Returning to how Israel handles cyber issues internally, he stated, “cyber is at the very foundation of corporations and of society. It is very sensitive and has many sides. The attack surface is much bigger.”

“What should you defend?” said Becker. “Not every organization is equally critical. If everything is critical, nothing is. We need to be careful deciding what to defend and strike a balance between [the] government and the private sector. Government cannot solve all of the private sector’s problems.”

Moreover, he explained that the private sector “must understand that they can be hit. They need to work on their recovery time. Cyber is part of the world.
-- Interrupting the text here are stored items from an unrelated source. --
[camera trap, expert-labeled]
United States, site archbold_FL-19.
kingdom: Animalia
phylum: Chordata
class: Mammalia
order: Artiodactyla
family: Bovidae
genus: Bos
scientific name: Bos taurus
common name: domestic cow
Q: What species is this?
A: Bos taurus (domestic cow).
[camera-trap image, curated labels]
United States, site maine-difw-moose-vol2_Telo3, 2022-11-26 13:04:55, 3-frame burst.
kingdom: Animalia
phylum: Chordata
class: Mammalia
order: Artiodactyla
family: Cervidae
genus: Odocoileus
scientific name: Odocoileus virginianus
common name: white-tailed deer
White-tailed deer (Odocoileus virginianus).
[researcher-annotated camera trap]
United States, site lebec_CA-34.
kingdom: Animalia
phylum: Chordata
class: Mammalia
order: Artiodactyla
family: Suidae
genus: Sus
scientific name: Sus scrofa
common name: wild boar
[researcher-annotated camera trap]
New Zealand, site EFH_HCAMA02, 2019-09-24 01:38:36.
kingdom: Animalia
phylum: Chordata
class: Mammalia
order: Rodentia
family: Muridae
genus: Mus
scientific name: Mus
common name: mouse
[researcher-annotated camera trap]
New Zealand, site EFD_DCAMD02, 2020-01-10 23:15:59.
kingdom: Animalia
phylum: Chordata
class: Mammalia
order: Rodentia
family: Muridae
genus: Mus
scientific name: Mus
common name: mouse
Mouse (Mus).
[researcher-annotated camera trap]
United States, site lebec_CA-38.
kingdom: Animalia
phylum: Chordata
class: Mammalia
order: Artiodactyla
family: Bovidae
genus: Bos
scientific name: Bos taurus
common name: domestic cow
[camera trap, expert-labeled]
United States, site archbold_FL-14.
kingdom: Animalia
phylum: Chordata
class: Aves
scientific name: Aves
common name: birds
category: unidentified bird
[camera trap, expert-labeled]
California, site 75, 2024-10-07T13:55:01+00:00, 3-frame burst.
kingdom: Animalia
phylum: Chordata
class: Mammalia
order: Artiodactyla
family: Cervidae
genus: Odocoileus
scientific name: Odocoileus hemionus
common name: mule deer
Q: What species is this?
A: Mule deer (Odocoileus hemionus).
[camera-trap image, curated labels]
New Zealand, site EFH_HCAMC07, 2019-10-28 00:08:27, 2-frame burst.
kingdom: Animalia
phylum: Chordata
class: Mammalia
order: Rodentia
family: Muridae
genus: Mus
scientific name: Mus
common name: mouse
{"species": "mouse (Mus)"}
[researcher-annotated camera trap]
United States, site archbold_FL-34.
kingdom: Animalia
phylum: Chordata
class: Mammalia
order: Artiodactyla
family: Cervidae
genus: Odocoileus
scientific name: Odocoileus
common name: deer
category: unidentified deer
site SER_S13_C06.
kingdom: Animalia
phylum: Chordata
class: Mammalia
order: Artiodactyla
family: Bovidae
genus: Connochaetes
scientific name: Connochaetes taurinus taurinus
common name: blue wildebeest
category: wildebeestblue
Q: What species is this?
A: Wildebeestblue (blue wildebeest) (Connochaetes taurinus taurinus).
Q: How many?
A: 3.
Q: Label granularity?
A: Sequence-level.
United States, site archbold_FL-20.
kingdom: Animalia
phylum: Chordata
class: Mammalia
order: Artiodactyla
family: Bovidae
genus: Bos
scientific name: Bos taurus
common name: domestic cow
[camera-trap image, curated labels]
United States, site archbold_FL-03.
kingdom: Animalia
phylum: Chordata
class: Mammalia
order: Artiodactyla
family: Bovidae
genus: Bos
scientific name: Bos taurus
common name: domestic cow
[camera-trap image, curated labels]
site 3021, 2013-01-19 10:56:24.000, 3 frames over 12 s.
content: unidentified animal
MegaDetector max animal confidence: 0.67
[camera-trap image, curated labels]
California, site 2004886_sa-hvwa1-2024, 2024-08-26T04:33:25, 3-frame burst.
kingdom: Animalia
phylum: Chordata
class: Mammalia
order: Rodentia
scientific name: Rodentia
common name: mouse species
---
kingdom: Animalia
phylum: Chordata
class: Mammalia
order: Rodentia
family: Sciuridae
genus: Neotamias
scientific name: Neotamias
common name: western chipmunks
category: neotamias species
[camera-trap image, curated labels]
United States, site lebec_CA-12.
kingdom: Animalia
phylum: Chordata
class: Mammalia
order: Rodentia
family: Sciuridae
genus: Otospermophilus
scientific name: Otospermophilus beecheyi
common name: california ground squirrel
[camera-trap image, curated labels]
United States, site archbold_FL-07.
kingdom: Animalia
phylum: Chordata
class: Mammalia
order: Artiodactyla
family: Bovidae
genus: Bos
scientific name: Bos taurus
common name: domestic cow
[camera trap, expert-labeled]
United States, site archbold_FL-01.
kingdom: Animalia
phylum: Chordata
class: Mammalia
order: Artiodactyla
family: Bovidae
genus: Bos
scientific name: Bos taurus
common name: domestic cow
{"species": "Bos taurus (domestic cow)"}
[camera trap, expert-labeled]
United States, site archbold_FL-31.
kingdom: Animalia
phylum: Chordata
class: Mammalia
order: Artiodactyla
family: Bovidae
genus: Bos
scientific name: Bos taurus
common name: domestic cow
If intervention is proportional, it can be a helpful source of support in a crisis.”

Becker was asked about what former INCD chief Yigal Unna has said about CyberServe and Hillel Yaffe Medical Center being hacked, which occurred, in part, because they were slow when responding to warnings. While not knowing the specifics, Becker said that the time when institutions could delay responding to warnings is over.

“There is no [vacation] in the evenings or on the weekend [for cyber defense],” he said. “You need to be 24/7 standing on the [cyber] border. Attackers look for both weak technology and time periods, like the weekend,” when employees might let their guard down.

He was also asked if he agreed that the uptick in cyber attacks meant that attacks on infrastructure and critical data would need to be treated differently than attacks on less critical data. “There is a difference between attacks which are disturbing versus those which are substantial,” he replied. “No one likes to be disturbed… but if a site is disturbed for a few hours,” this is not as serious as hacks of critical infrastructure and those which impact major supply chains.

He said that Sygnia was a top firm for cyber disaster response, with clients in dozens of countries, around 180 employees and significant offices in Tel Aviv, Singapore, England, the US and Mexico City.

Becker said that many of the clients who get help from Sygnia turn to them for long-term strategic planning, assistance in building their cyber teams and better integration of cyber security into their business model.